**EXERCISE**.
Write out the nginx and Flume question between "For performance reasons, I" and "write my own?", inclusive, swapping "Flume" for "the collector".

**EXERCISE TEXT**.
::::::::::
1

I am working on providing analytics for our web property based on instrumentation data we collect via a simple image beacon. Our data pipeline starts with Flume, and I need the fastest possible way to parse query string parameters, form a simple text message and shove it into Flume.

For performance reasons, I am leaning towards nginx. Since serving static image from memory is already supported, my task is reduced to handling the querystring and forwarding a message to Flume. Hence, the question:

What is the simplest reliable way to integrate nginx with Flume? I am thinking about using syslog (Flume supports syslog listeners), but I struggle with how to configure nginx to forward custom log messages to a syslog (or just TCP) listener running on a remote server and on a custom port. Is it possible with existing 3rd party modules for nginx or would I have to write my own?

Separately, anything existing you can recommend for writing a fast $args parser would be much appreciated.
::::::::::
**DATASET SECTION**.
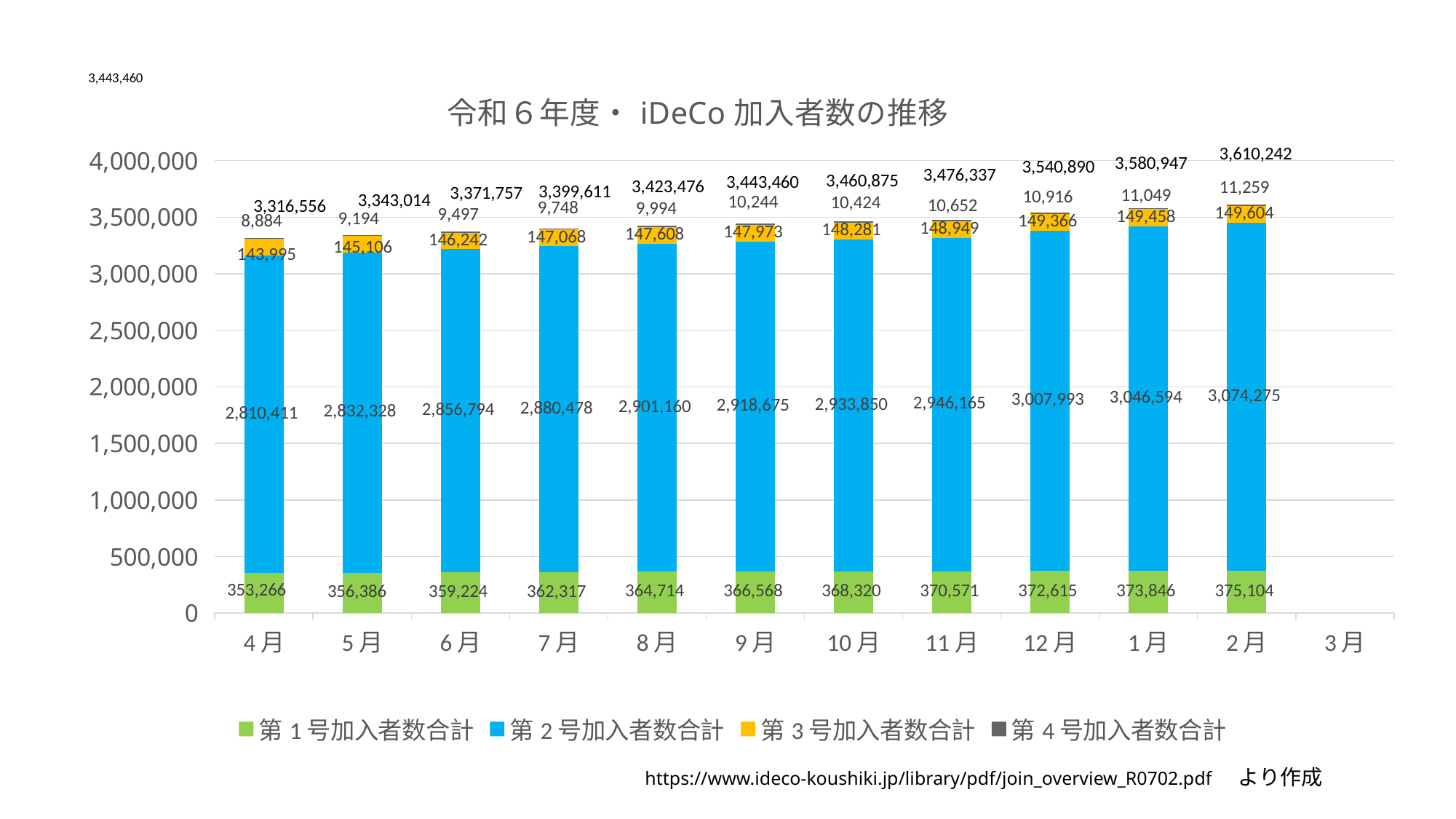
Which month with a bar has the lowest stacked total? 4月 What kind of chart is shown on the slide? Stacked bar chart What is the value of 第２号加入者数合計 for 4月? 2,810,411 What is the value of 第１号加入者数合計 for 2月? 375,104 How much larger is 第１号加入者数合計 in 2月 than in 4月? 21,838 Which month has the highest stacked total? 2月 What is the value of 第４号加入者数合計 for 12月? 10,916 How many series does the legend list? 4 Which is larger, 第２号加入者数合計 in 12月 or in 11月? 12月 What is the value of 第３号加入者数合計 for 9月? 147,973 Do the stacked totals rise or fall from 4月 to 2月? Rise What is the total of the stacked bar for 2月? 3,610,242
::::::::::
**EXPECTED ANSWER**.
For performance reasons, I am leaning towards nginx. Since serving static image from memory is already supported, my task is reduced to handling the querystring and forwarding a message to the collector. Hence, the question:

What is the simplest reliable way to integrate nginx with the collector? I am thinking about using syslog (the collector supports syslog listeners), but I struggle with how to configure nginx to forward custom log messages to a syslog (or just TCP) listener running on a remote server and on a custom port. Is it possible with existing 3rd party modules for nginx or would I have to write my own?